What’s LinkedIn chairman Reid Hoffman looking at? 13-year-olds — LinkedIn’s newest big-money data set. And my bet is his sharedholders are going to be looking at the Internet’s biggest privacy nightmare yet.
Advice to Moms and Dads: Take your kids off his street.
Under the guise of helping 13-year-olds “start their careers off right,” LinkedIn is launching a massive initiative to tap the $300 billion teen market — selling advertising and selling access to kids’ data.
Ever since LinkedIn went public, it abandoned its mission to be the world’s biggest and best professional network. It has quickly evolved into an advertising business.
With a hot IPO behind it, LinkedIn’s management team rushed head-long into silly commercialization, betting that its public relations campaigns could keep its reputation afloat — while the company furiously drained all the integrity out of its ever-growing pool of users.
First, LinkedIn ejected its team of salaried relationship-builders and brought in a boiler room full of telemarketers working on stiff quotas. According to SEC filings, in short order LinkedIn’s sales and marketing operation skyrocketed from 207 people to 1,822. LinkedIn founder Reid Hoffman and CEO Jeff Weiner realized that their company’s value wasn’t in the business networks it had created. The big money was in keywords. So they started selling members’ data to employers, just like Monster.com and CareerBuilder do.
Just another job board
LinkedIn launched its IPO, and re-launched itself as a job board. Chucking connections for cash, LinkedIn has been charging job seekers for “Premium” services. (See Is LinkedIn Cheating Employers and Job Seekers Alike?) For $29.95/month, you can buy empty promises of status and top position on the list of resumes employers pay to access. (You also get to write a dozen or so “InMails” using LinkedIn’s cumbersome, proprietary mail system that tracks who you communicate with.)

→ Given information:

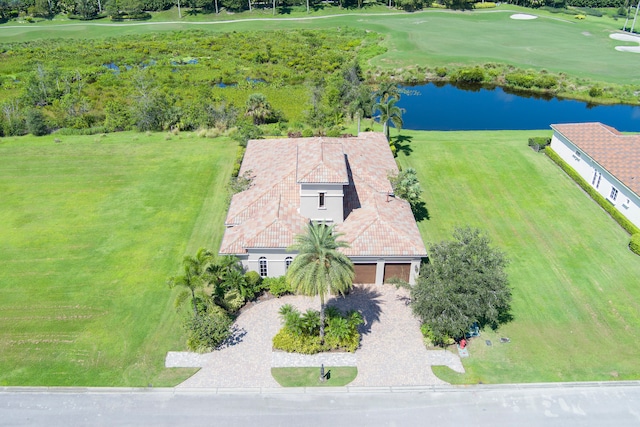 birds eye view of property featuring a water view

→ Goal of the exercise:
Reproduce the part of the LinkedIn commentary above between "What’s LinkedIn chairman" and "an advertising business.", inclusive.

→ Answer section:
What’s LinkedIn chairman Reid Hoffman looking at? 13-year-olds — LinkedIn’s newest big-money data set. And my bet is his sharedholders are going to be looking at the Internet’s biggest privacy nightmare yet.
Advice to Moms and Dads: Take your kids off his street.
Under the guise of helping 13-year-olds “start their careers off right,” LinkedIn is launching a massive initiative to tap the $300 billion teen market — selling advertising and selling access to kids’ data.
Ever since LinkedIn went public, it abandoned its mission to be the world’s biggest and best professional network. It has quickly evolved into an advertising business.